I-70 speeders now playing "the game’
David Kingsley on Monday drove more than two hours from Lafayette, near Boulder, to Eagle to contest the $250 speeding ticket he got in East Vail in June.
Dean Yocum, 34, of Denver also came to the Eagle County Justice Center on Monday to get the six point-ticket he received at the same spot during reconstruction on Interstate 70 after the infamous “sinkhole” reduced to four points.
“You play the game,” Yocum said. “You come here and you get it reduced.”
For Kingsley, 52, who got his ticket reduced to $127.80 and his points reduced from six to four, the primary issue wasn’t the money but the points. If a person gets 12 points in a 12-month period he can lose his drivers license for one year.
“Those points could also cost you about $3,000 more in car insurance, and they’ll stay for years,” said Kingsley, adding this was the second ticket he’s ever received.
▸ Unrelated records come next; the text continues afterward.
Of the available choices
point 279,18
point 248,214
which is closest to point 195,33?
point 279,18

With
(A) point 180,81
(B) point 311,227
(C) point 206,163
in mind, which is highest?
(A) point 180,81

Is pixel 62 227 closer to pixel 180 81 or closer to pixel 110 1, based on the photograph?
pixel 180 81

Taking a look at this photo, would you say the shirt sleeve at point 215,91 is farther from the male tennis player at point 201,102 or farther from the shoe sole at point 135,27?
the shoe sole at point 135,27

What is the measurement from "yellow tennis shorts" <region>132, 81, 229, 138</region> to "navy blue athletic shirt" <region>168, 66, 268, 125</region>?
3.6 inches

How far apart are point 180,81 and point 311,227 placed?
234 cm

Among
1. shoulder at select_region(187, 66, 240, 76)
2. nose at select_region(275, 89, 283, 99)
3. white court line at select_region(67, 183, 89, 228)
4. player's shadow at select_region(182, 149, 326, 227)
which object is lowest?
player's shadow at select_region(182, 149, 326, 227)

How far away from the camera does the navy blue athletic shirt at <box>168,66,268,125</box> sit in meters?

Indeed, the justice center was swarmed Monday with about 150 people who had been pulled over in a mile-long construction zone where for weeks the speed limit had been drastically reduced, from 65 mph to 35 mph.
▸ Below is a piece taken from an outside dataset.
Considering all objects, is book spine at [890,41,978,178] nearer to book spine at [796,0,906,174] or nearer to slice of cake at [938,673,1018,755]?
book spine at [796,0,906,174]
Sgt. George Dingfelder said the Colorado State Patrol issued more than 1,400 tickets from June 1 to July 25, doubling fines in the construction zone. Motorists caught driving 10 to 19 mph over the limit received $126 fines and four points on their drivers records; those driving 20 to 24 mph over the limit were handed $250 fines and six points; and those going at 25 mph or more over the limit got immediate summonses for mandatory court appearances.
“I was commuting from Avon to Summit County every day and I saw them stopping three cars at a time,” said Pam Slater, 42, of Aurora. “After watching it everyday, it felt like entrapment.”
Slater, who also got a $250 ticket, said she couldn’t see the 35 mph sign because there were three trucks blocking it.
Jim Thompson, president of Vail Resorts Development Company, said his ticket was “unfair.” Thompson got a four-point ticket for driving at 48 mph.
“It was Sunday morning and nobody was working on the highway,” he said while waiting in line.
Yocum also said he felt entrapped by the situation.
“The signage was poor,” he said.
But Dingfelder said during first few weeks of construction there were signs everywhere. When the construction zone was shortened after a few weeks, it was still posted a maximum speed of 35 mph, standard to working zones, he said.
“It was well-posted,” Dingfelder said. “If you didn’t see it, either you weren’t paying attention or you were going too fast to see it.”
Two court clerks, under direction of an Eagle County judge, offered the violators a reduction of two points on their tickets or another court date to contest it.
But Yocum, like most of the other violators, decided to pay and leave.
“I’m self-employed and I took time off work,” he said. “I’m not coming back.”